60 - Plusieurs clauses de la GPL imposent au licencié de respecter la libre utilisation du logiciel. Ainsi, l'article 10 stipule que le licencié qui souhaite incorporer des parties du programme dans d'autres programmes libres dont les conditions de distribution sont différentes (exemple), devra écrire à l'auteur pour demander l'autorisation. A priori, la GPL laisse à la discrétion de l'auteur la décision qu'il prendra. Cependant, la Free Software Foundation qui a créé ce contrat-type, semble vouloir encourager les auteurs à adopter ses propres critères d'autorisation en les exposant dans le corps même de la GPL. En effet, l'article 10 énonce que la FSF accepte de manière exceptionnelle que soient ainsi incorporés les logiciels sur lesquels elle est titulaire de droits d'auteur. Sa décision va être guidée par le double objectif de protéger le statut libre de tous les dérivés de ses logiciels libres, et de favoriser le partage et la réutilisation des logiciels en général.

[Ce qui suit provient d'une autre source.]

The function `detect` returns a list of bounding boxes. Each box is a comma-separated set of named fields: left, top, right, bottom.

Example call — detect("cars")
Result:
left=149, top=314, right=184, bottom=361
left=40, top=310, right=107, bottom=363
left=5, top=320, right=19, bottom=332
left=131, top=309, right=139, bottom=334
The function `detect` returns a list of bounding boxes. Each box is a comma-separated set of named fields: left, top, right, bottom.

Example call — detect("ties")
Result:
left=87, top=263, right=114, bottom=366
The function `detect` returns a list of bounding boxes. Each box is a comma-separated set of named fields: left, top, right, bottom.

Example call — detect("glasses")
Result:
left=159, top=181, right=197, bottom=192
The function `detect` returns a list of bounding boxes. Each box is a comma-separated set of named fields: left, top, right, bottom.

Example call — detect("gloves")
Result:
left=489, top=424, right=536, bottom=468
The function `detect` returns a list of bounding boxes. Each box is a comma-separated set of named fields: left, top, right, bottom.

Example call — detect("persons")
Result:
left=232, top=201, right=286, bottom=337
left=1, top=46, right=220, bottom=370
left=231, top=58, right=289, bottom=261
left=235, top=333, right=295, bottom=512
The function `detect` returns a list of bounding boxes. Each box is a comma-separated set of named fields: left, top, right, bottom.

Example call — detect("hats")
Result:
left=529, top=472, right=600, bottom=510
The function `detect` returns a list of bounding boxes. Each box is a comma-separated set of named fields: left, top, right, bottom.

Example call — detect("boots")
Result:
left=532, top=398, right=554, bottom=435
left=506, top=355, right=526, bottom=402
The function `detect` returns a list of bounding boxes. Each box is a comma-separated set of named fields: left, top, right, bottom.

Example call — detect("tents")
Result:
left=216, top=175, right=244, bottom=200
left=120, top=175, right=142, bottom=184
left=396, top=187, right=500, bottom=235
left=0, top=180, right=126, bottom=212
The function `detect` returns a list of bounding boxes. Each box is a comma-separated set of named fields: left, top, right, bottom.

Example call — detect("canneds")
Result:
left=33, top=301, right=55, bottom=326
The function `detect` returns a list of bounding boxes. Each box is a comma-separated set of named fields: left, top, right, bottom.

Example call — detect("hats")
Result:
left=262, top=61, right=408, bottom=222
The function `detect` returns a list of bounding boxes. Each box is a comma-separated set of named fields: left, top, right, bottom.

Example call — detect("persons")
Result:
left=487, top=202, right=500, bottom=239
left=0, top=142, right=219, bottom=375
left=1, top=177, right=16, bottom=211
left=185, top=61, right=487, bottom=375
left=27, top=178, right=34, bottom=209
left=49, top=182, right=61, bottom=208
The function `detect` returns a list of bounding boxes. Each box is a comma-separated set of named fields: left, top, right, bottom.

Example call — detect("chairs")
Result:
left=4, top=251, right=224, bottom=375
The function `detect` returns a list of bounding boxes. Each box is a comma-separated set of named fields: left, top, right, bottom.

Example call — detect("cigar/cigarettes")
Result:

Conformément à l'esprit du contrat et bien que cela ne soit pas dit expressément dans le corps de la licence[107], le licencié qui souhaite incorporer des parties du programme dans d'autres programmes non libres (ou "propriétaires"), devra écrire à l'auteur pour demander son autorisation. Il est probable que l'autorisation ne soit pas accordée en raison des objectifs poursuivis. La FSF propose un autre contrat, la GNU Lesser General Licence qui a succédé en février 1999 à la version 2 de la GNU Library Public Licence. Cette licence permet plus facilement d'incorporer un programme à d'autres programmes soumis à des conditions de distribution différentes.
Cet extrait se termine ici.